The plaintiff and defendant both concur that no money was paid or consideration given at the time the note and mortgage were signed; but that they were executed for purposes other than what appeared on the face of the papers. The parties respectively were allowed to testify as to what these purposes were. The mother testified that the only purpose was to save harmless and indemnify Andrew for whatever sums he, as her surety, might have to pay,to Amelia, John, and Mary Jane ($160), and, as she said, ‘Tt was put $1,000, at Andy’s request, to prevent the Adams debt reaching out and seizing the home place.” And she declares that the contingent liabilities referred to were never incurred by Andrew, as he never paid anything of his own money on the debts for which he was surety ; and therefore the consideration had utterly failed, or, in other words, the contingency on which the mortgage was to be binding never arose, of which Andrew was so conscious that when requested to give up the note and mortgage, he always replied, “It will never come against you.” While, on the other hand, Andrew says that the mortgage was not only intended to indemnify him against what was due to Amelia, John, and Mary Jane, but covered his own claim against his mother for $205, making the actual consideration $665; and in respect to the remainder, in the words of his reply (after amendment): “Plaintiff had paid large sums of money for defendant to remove mortgage and judgment on the land, and he assumed other debts and liabilities for her, lawyer’s fees, and other things” — claiming that he had paid John and Amelia with his own money; that he had paid Mary Jane by board at the common table, and that he had incurred all the liabilities which the mortgage was intended to indemnify him against.

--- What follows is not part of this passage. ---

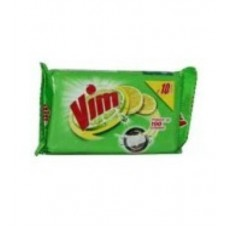 Vim Dish Washing Bar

It was referred to M. J. Hough, Esq., as special referee, to take the testimony, determine the issues, and to report thereon. He took a small volume of testimony, and, after careful consider[319]*319ation and with some hesitation, he sustained the note and mortgage, and recommended foreclosure — holding, among other things, as follows : “On that day (January 27, 1879), defendant gave the note and mortgage in consideration that plaintiff would pay Amelia Jennings $205.37, John McAteer $50, and Mary Jane McAteer $205.37, making $460, and the consideration of the balance of note and mortgage was past services due him, and that he was to assume ahd pay off whatever other indebtedness of his mother should then be outstanding,” &c. Both parties excepted to this report, and, after argument, Judge Hudson overruled the report and dismissed the complaint, saying: “A careful scrutiny of the plaintiff’s own testimony convinces me that his services in the management of the farm constituted no part of the consideration of the note. I am satisfied that the version of the transaction given by the mother and other witnesses is correct. Her only means of paying off the other distributees was from the products of the farm, and she was liable on a large security debt besides. Her eldest [youngest] son was her only manager, and expected so to continue. He and ,his mother and some younger members of the family were living together in harmony, and laboring together on the farm. * * * For eight years longer (after the mortgage), the plaintiff lived with his mother just as before, and had the free use of all crops made on the place, except what was consumed by the family, and what was expended in repairs and improvements. Making allowance for all this, there still remains to him the lion’s share, so to speak,” &c.

From this decree the plaintiff appeals to this court. The exceptions are long and numerous (19 in number), and they are all in the Brief, and need not be again set out here.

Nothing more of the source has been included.